AWS::S3::Base.establish_connection!(
:access_key_id => 'your_access_key_id',
:secret_access_key => 'your_secret_access_key'
)
loop do
objects = Bucket.objects(bucket_name, :marker=>marker, :max_keys=>1000)
break if objects.size == 0
marker = objects.last.key
objects.each do |obj|
puts "#{obj.key}"
end
end
end
Hope this helps, vincent
function showUploads(){
if (!class_exists('S3')) require_once 'S3.php';
// AWS access info
if (!defined('awsAccessKey')) define('awsAccessKey', '234567665464tg');
if (!defined('awsSecretKey')) define('awsSecretKey', 'dfshgfhfghdgfhrt463457');
$bucketName = 'my_bucket1234';
$s3 = new S3(awsAccessKey, awsSecretKey);
$contents = $s3->getBucket($bucketName);
echo "<hr/>List of Files in bucket : {$bucketName} <hr/>";
$n = 1;
foreach ($contents as $p => $v):
echo $p."<br/>";
$n++;
endforeach;
}
Alternatively you can use Minio Client aka mc.
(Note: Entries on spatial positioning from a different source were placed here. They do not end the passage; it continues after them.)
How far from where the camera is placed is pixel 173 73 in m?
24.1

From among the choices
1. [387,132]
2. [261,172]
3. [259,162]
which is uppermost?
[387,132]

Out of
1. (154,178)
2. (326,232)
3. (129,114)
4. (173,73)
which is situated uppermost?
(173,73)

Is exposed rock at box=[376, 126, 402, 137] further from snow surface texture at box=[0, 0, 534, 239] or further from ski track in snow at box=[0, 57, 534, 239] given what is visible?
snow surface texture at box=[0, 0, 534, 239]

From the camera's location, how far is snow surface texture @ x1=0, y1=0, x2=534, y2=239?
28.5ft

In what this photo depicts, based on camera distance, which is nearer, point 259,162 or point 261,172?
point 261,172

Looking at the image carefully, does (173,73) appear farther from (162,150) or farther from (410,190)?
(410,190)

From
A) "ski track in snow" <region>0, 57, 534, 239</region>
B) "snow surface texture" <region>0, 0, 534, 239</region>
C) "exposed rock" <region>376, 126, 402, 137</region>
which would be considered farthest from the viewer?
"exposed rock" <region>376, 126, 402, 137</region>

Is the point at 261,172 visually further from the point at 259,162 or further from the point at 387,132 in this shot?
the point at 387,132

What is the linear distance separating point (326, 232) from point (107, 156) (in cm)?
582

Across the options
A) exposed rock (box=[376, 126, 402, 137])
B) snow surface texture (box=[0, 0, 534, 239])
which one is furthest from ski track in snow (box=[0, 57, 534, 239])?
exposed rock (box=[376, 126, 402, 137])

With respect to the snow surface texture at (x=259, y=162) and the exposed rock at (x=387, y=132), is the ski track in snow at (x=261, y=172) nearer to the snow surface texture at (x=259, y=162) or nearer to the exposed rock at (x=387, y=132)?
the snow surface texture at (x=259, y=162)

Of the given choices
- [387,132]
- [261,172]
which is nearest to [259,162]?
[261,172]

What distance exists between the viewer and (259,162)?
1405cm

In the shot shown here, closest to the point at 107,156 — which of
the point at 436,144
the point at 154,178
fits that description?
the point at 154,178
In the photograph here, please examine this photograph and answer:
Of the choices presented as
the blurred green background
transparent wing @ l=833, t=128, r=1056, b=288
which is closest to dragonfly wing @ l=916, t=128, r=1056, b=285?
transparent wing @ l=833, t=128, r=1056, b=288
Its Open Source and compatible with AWS S3. It is available for Linux, Windows, Mac, FreeBSD.
All you have do do is to run mc ls command for listing the contents.
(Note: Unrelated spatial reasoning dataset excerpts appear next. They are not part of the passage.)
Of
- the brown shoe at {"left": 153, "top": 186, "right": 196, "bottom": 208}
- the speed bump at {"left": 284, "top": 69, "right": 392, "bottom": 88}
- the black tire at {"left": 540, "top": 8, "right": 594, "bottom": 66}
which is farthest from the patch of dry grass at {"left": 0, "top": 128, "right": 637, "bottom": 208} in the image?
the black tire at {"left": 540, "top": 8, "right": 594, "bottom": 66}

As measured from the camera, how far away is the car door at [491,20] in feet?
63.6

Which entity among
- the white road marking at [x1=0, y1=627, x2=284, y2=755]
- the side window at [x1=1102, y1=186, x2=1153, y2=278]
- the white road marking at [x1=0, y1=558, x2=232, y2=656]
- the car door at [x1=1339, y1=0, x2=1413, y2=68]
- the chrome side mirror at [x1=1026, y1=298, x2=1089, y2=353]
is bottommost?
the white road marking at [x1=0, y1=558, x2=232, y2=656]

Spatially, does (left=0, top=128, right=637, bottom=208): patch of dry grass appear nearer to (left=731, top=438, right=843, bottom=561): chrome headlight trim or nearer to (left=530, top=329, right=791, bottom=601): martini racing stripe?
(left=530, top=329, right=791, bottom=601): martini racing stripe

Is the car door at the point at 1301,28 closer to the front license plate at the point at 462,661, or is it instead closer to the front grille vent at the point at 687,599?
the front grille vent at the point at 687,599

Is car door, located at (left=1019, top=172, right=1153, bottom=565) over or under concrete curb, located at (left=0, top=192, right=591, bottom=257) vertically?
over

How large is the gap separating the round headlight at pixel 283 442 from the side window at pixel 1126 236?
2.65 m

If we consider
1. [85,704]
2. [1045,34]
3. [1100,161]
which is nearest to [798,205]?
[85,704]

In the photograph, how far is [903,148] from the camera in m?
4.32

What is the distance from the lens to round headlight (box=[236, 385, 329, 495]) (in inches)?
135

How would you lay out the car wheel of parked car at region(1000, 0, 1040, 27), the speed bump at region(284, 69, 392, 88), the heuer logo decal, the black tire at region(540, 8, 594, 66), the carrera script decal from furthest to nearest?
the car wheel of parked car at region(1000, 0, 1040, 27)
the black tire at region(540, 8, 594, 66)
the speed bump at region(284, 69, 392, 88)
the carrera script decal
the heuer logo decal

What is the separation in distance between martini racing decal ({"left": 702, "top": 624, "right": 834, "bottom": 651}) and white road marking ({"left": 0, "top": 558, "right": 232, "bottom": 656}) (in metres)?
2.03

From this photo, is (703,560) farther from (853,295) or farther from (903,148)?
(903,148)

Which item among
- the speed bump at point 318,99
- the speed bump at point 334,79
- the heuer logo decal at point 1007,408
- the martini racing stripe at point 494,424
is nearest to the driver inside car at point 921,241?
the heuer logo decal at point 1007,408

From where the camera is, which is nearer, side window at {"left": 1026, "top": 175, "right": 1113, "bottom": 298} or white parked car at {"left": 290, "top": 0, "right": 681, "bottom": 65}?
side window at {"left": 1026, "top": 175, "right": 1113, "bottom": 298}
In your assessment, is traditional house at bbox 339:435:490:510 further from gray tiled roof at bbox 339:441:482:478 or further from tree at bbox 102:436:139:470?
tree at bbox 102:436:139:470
$ mc ls s3/kline/ [2016-04-30 13:20:47 IST] 1.1MiB 1.jpg [2016-04-30 16:03:55 IST] 7.5KiB docker.png [2016-04-30 15:16:17 IST] 50KiB pi.png [2016-05-10 14:34:39 IST] 365KiB upton.pdf
Note:
Installing Minio Client Linux Download mc for:
$ chmod 755 mc $ ./mc --help
Setting up AWS credentials with Minio Client
$ mc config host add mys3 https://s3.amazonaws.com BKIKJAA5BMMU2RHO6IBB V7f1CwQqAcwo80UEIJEjc5gVQUSSx5ohQ9GSrr12
Note: Please replace mys3 with alias you would like for this account and ,BKIKJAA5BMMU2RHO6IBB, V7f1CwQqAcwo80UEIJEjc5gVQUSSx5ohQ9GSrr12 with your AWS ACCESS-KEY and SECRET-KEY
Hope it helps.
Disclaimer: I work for Minio
Simplified and updated version of the Scala answer by Paolo:
import scala.collection.JavaConversions.{collectionAsScalaIterable => asScala}
import com.amazonaws.services.s3.AmazonS3
import com.amazonaws.services.s3.model.{ListObjectsRequest, ObjectListing, S3ObjectSummary}
def buildListing(s3: AmazonS3, request: ListObjectsRequest): List[S3ObjectSummary] = {
def buildList(listIn: List[S3ObjectSummary], bucketList:ObjectListing): List[S3ObjectSummary] = {
val latestList: List[S3ObjectSummary] = bucketList.getObjectSummaries.toList
if (!bucketList.isTruncated) listIn ::: latestList
else buildList(listIn ::: latestList, s3.listNextBatchOfObjects(bucketList))
}
buildList(List(), s3.listObjects(request))
}
Stripping out the generics and using the ListObjectRequest generated by the SDK builders.